/images/reglementation/t_naissance.gifIII. Comment s’opère l’obtention d’une AMM en phytopharmacie - la construction d’un dossier d’homologation
Les produits phytosanitaires ne peuvent être mis sur le marché sans avoir obtenu une autorisation de vente ou AMM (Autorisation de Mise sur le Marché).
La procédure consiste à vérifier que les produits sont composés de substances autorisées pour l’usage demandé et que dans les conditions d’emploi recommandées (conditions normales d’utilisation), ils sont efficaces et n’exercent aucun effet inacceptable sur l’environnement, la santé humaine ou animale (risque pour l’utilisateur et l’environnement minimum et clairement identifié et évalué). Cette procédure permet de vérifier également que le produit est efficace et sans danger particulier pour la culture concernée. Enfin, elle inclut des exigences concernant l’emballage et l’étiquetage.
La mise sur le marché des produits phytopharmaceutiques est en effet réglementée par la directive européenne 91/414/CEE et est liée à l’inscription des matières actives sur une liste d’agrément dite positive.
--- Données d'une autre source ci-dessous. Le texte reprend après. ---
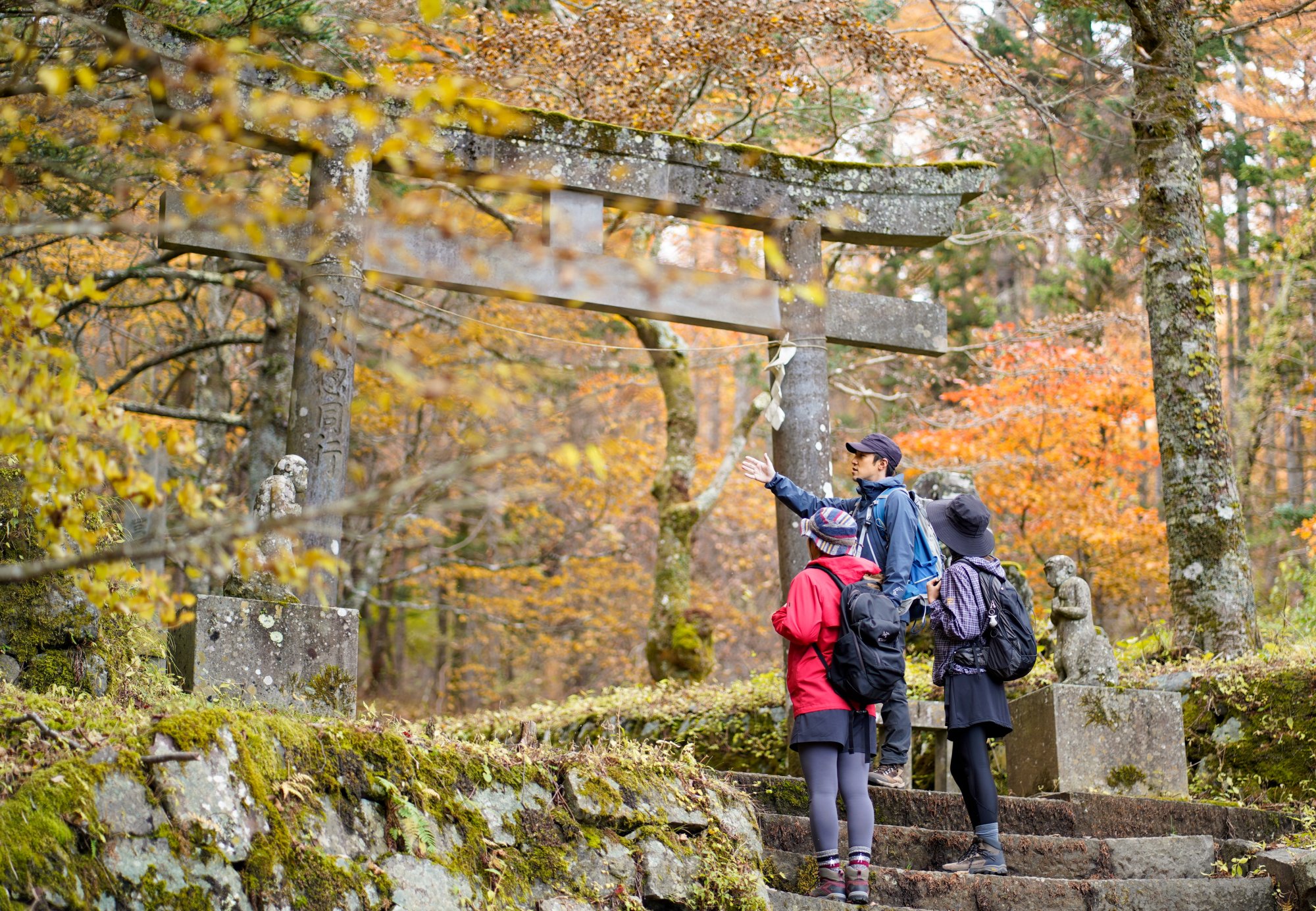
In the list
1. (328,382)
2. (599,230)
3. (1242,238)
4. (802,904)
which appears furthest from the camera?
(1242,238)

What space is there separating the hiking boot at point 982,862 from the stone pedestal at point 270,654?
294 cm

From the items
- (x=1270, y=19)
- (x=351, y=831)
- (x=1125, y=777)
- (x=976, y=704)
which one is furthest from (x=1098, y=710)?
(x=1270, y=19)

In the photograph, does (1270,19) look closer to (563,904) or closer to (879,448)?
(879,448)

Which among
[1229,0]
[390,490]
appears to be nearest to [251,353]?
[1229,0]

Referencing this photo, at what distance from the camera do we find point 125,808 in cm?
346

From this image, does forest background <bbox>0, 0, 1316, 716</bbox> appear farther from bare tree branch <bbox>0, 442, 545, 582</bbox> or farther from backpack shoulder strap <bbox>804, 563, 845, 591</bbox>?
backpack shoulder strap <bbox>804, 563, 845, 591</bbox>

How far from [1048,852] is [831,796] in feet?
4.87

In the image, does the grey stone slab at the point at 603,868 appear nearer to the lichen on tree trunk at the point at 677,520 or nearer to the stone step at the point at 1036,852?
the stone step at the point at 1036,852

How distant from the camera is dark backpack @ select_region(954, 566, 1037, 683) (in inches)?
216

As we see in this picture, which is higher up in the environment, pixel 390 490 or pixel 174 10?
pixel 174 10

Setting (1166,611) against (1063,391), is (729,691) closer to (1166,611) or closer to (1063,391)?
(1063,391)

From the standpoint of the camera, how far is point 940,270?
20922 mm

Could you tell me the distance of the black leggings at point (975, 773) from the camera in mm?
5242

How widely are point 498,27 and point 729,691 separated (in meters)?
6.40
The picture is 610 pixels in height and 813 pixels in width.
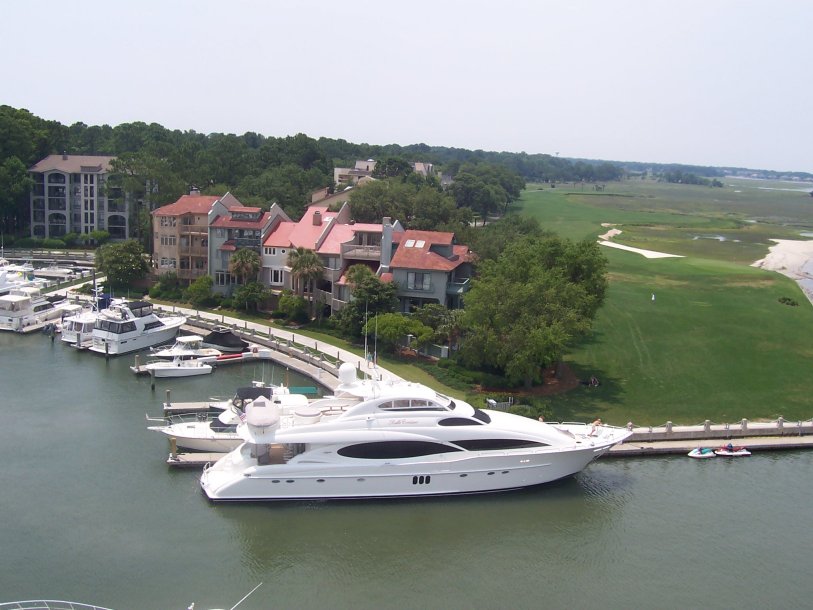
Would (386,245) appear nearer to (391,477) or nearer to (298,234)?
(298,234)

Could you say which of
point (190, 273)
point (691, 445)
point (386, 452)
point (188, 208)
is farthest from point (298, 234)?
point (691, 445)

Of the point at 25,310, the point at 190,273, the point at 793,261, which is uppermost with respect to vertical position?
the point at 793,261

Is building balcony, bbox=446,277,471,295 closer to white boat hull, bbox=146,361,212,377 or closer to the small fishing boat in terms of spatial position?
white boat hull, bbox=146,361,212,377

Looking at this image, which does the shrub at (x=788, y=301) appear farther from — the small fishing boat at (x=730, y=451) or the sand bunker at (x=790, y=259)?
the small fishing boat at (x=730, y=451)

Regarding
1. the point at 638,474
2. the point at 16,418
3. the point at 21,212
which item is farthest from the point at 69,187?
the point at 638,474

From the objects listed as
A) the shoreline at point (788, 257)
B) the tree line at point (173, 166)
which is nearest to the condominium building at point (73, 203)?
the tree line at point (173, 166)

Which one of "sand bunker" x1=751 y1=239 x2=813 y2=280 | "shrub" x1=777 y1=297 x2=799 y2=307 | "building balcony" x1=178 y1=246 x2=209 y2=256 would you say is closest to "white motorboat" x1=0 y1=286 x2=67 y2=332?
"building balcony" x1=178 y1=246 x2=209 y2=256
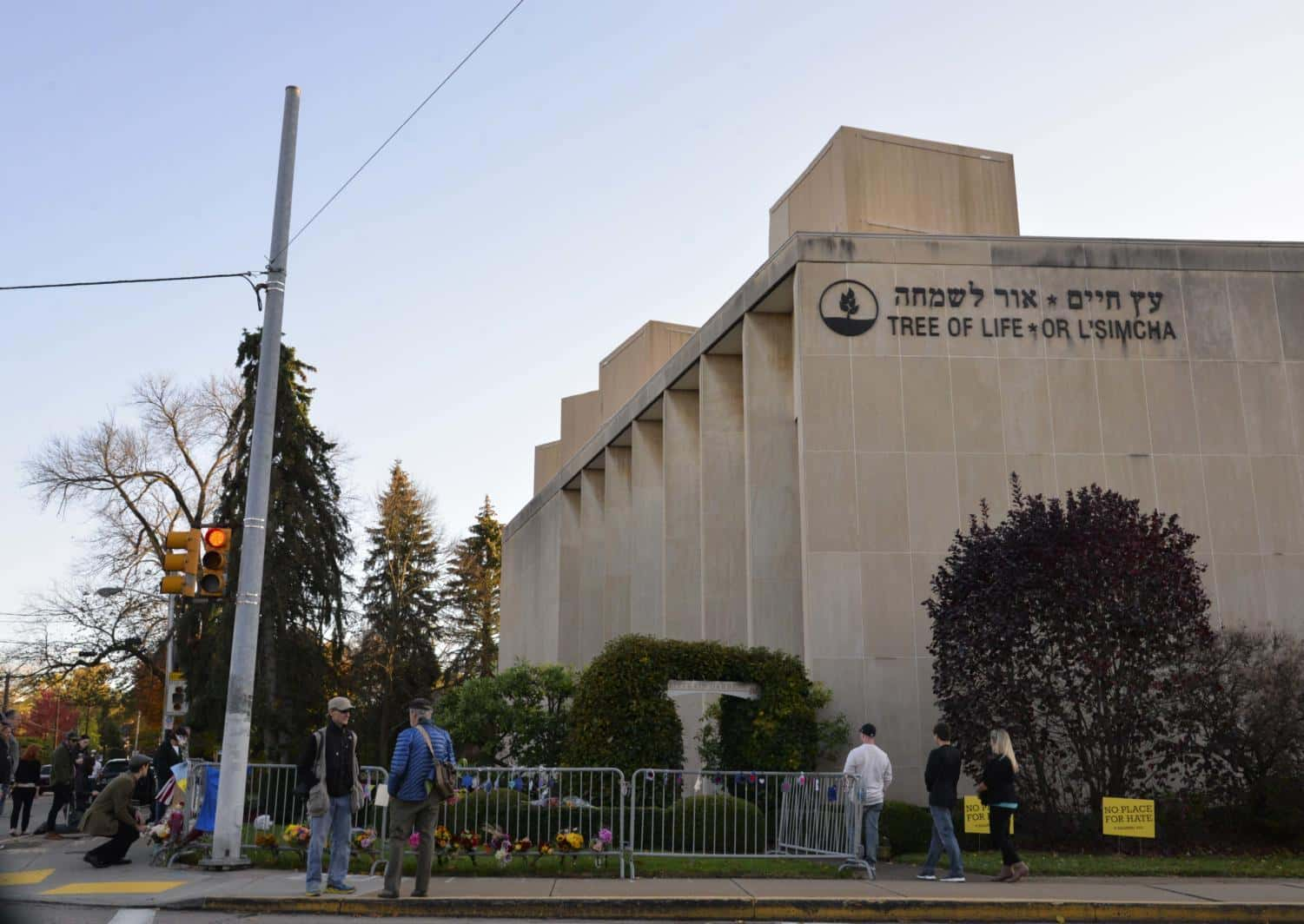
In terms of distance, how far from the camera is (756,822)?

Pour autoriser une spécialité commerciale, la ou les substances actives qui la composent doivent être inscrites sur l’annexe I de la directive 91/414/CEE. L’ensemble des études à conduire pour un dossier de substance active est listé dans le document « annexe 2 » de la directive 91/414/CEE. Une Autorisation de Mise sur le Marché (AMM) des spécialités commerciales est effectuée au niveau de chaque pays (ou état membre). Une fois obtenue, cette dernière est valable dix ans, et peut être dès lors renouvelée pour une même durée. Les exigences pour les formulations sont listées dans le document « annexe 3 » de la directive 91/414/CEE. Il faut notamment fournir un dossier biologique, un dossier toxicologique ainsi qu’un dossier écotoxicologique.
1. La construction du dossier
a. Descriptif du dossier biologique
Le dossier biologique doit mettre en évidence l’efficacité de la préparation sur les parasites (mauvaises herbes, insectes...) ainsi que sa sélectivité (ex. un désherbant sélectif gazon détruit les mauvaises herbes présentes dans le gazon tout en préservant ce dernier). Les essais permettant de réaliser ce dossier doivent être officiels (réalisés par les SRPV « Service Régionaux de la Protection des Végétaux » ou l’INRA « Institut National de la Recherche Agronomique ») ou « officiellement reconnus » à la suite d’une procédure d’agrément.